Exercise brief
List every line in the records below that contains the string "neck". Case counts.

Entries provided
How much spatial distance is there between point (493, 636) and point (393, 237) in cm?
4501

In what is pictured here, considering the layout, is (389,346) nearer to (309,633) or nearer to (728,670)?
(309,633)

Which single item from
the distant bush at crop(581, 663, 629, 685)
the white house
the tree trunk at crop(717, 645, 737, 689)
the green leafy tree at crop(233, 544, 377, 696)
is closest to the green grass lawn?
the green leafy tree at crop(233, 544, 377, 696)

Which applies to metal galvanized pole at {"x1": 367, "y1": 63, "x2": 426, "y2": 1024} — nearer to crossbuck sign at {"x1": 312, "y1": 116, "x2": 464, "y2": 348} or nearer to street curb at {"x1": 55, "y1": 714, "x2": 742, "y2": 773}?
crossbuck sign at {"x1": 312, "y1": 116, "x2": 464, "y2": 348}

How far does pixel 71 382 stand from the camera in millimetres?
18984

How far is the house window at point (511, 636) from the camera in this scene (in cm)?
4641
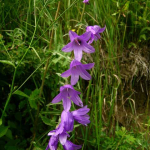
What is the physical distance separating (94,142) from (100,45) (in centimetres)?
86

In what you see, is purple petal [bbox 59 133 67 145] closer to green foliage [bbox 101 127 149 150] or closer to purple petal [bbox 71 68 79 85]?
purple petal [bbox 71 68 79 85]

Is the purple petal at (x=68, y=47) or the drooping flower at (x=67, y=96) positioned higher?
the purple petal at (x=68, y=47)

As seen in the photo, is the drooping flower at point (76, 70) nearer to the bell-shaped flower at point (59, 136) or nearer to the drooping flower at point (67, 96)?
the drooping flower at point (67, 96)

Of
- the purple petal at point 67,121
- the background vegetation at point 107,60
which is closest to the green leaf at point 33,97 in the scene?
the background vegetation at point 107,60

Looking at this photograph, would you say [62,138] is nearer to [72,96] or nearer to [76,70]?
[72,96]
--
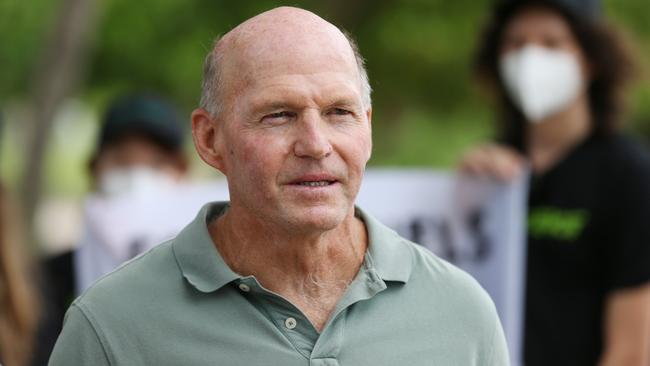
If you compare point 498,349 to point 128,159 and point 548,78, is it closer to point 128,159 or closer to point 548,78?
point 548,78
--
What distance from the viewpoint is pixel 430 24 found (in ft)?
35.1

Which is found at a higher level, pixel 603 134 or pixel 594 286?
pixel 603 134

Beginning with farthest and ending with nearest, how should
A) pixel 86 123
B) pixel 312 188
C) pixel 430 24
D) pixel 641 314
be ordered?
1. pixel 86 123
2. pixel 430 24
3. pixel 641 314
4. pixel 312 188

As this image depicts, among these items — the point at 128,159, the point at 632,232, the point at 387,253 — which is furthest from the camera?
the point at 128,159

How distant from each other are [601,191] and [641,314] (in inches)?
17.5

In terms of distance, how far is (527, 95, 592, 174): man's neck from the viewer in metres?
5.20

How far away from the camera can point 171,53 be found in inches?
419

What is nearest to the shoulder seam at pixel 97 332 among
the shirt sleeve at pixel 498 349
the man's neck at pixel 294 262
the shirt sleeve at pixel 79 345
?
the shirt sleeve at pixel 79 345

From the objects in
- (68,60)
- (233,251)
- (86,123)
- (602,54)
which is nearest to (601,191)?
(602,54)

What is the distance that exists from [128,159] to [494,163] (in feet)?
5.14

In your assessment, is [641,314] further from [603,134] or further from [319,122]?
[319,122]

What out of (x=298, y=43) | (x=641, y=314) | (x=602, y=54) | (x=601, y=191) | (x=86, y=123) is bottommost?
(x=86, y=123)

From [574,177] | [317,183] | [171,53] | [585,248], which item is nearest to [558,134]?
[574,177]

Exercise solution
In terms of distance, how far is (527, 95, 592, 174): man's neck from the viewer in metres?
the man's neck at pixel 294 262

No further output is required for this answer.